═════ Supplied information

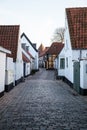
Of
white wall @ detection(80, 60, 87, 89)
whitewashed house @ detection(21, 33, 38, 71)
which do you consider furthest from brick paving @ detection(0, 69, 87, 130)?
whitewashed house @ detection(21, 33, 38, 71)

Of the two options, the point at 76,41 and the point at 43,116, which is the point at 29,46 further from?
the point at 43,116

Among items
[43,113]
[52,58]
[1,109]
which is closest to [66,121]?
[43,113]

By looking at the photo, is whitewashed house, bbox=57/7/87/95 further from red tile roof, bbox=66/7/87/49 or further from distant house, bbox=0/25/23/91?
distant house, bbox=0/25/23/91

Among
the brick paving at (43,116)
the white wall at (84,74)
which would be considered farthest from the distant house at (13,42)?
the brick paving at (43,116)

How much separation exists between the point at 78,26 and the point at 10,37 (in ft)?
23.1

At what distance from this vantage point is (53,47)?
230 feet

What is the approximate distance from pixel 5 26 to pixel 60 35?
169 feet

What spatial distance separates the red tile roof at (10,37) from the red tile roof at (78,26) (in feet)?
18.1

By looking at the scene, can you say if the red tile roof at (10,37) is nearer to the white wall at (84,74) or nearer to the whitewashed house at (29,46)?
the white wall at (84,74)

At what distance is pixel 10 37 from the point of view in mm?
28547

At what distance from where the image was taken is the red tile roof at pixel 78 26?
2459 centimetres

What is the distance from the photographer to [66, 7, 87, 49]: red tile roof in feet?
80.7

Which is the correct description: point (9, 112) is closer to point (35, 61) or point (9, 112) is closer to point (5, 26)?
point (5, 26)

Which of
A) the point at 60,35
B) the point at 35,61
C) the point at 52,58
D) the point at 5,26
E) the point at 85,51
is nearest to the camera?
the point at 85,51
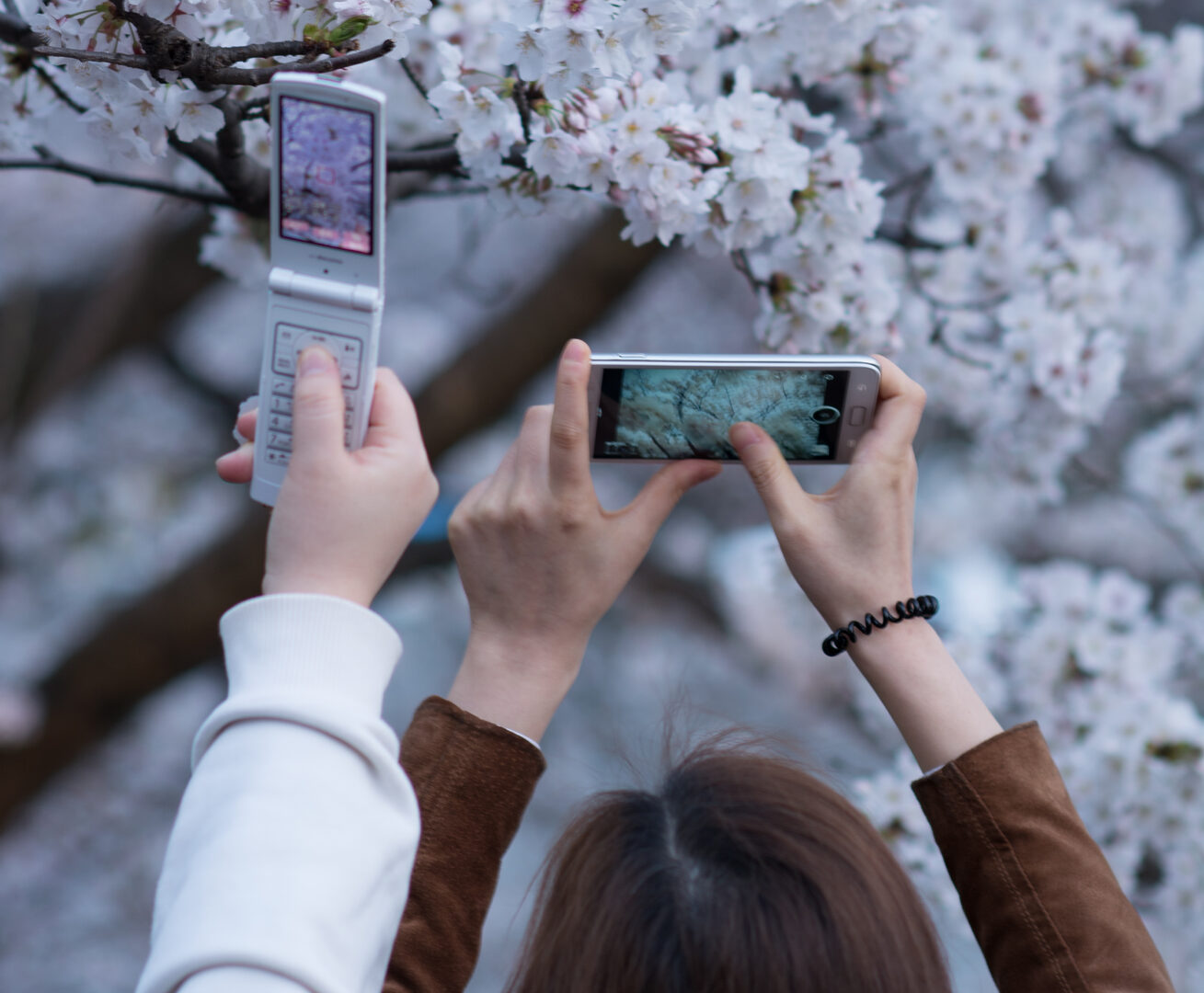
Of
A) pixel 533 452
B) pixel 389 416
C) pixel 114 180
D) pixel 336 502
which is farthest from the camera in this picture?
pixel 114 180

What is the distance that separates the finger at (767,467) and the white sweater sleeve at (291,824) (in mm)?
437

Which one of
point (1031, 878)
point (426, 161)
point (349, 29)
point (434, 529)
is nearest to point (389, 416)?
point (349, 29)

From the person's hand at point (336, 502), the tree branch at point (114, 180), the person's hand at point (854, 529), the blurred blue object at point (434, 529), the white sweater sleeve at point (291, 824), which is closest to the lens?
the white sweater sleeve at point (291, 824)

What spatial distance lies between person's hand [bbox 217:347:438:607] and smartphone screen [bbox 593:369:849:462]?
0.92ft

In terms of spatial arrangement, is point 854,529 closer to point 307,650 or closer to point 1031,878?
point 1031,878

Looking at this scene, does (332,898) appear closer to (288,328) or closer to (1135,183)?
(288,328)

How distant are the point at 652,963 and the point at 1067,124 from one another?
7.44 feet

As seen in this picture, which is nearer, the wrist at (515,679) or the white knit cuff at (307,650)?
the white knit cuff at (307,650)

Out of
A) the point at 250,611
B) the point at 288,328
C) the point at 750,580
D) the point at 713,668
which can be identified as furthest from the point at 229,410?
the point at 250,611

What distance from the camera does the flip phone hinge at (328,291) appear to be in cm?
78

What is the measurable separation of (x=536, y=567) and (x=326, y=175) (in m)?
0.42

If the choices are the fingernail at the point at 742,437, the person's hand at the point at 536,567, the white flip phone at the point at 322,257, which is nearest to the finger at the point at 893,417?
the fingernail at the point at 742,437

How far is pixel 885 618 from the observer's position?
0.84 meters

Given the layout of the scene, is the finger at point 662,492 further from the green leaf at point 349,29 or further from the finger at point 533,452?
the green leaf at point 349,29
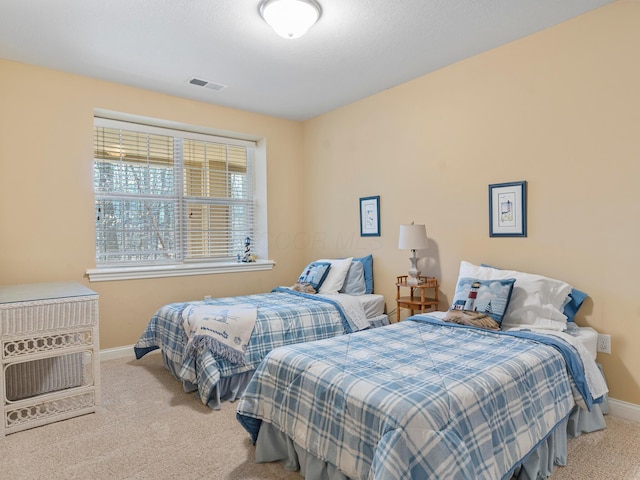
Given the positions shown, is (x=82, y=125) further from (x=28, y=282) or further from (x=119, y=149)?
(x=28, y=282)

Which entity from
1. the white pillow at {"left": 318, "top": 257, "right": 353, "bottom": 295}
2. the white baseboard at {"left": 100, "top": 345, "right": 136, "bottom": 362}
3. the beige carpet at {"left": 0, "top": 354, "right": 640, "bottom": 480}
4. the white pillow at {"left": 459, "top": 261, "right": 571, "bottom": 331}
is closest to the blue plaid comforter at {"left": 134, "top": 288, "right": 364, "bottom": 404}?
the beige carpet at {"left": 0, "top": 354, "right": 640, "bottom": 480}

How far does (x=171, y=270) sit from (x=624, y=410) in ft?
12.9

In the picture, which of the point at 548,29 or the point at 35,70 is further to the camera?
the point at 35,70

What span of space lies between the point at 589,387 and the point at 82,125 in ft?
14.3

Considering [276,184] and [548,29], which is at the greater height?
[548,29]

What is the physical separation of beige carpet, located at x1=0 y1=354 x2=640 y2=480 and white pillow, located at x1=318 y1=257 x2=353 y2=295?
1631 millimetres

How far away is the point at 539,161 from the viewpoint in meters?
2.88

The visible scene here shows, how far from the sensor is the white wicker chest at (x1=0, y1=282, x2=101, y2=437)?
93.5 inches

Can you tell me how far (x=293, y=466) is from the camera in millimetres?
1980

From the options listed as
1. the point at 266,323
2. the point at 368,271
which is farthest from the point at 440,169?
the point at 266,323

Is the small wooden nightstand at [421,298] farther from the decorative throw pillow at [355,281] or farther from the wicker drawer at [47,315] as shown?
the wicker drawer at [47,315]

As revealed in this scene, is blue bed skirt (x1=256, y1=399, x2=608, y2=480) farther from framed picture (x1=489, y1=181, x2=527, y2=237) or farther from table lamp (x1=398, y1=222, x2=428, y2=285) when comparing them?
table lamp (x1=398, y1=222, x2=428, y2=285)

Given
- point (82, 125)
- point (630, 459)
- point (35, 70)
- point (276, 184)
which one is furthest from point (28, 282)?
point (630, 459)

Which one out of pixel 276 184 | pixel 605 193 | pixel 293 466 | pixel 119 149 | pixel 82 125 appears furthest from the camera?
pixel 276 184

══════════

**What the task requires:**
Set down the lines above verbatim, beginning with the line containing "Can you tell" and continuing through the final line of the records.

**Response to the task:**
Can you tell me how far (x=293, y=466) is from the camera in millimetres?
1980

From the options listed as
1. the point at 266,323
2. the point at 368,271
which is farthest from the point at 440,169?
the point at 266,323

Is the small wooden nightstand at [421,298] farther from the decorative throw pillow at [355,281] or farther from the wicker drawer at [47,315] as shown?
the wicker drawer at [47,315]

As revealed in this scene, is blue bed skirt (x1=256, y1=399, x2=608, y2=480) farther from framed picture (x1=489, y1=181, x2=527, y2=237) or farther from table lamp (x1=398, y1=222, x2=428, y2=285) when comparing them?
table lamp (x1=398, y1=222, x2=428, y2=285)

Given
- point (82, 125)
- point (630, 459)
- point (35, 70)
- point (276, 184)
which one is furthest from point (28, 282)?
point (630, 459)

Which one out of pixel 276 184 | pixel 605 193 | pixel 293 466 | pixel 119 149 | pixel 82 125 appears furthest from the camera?
pixel 276 184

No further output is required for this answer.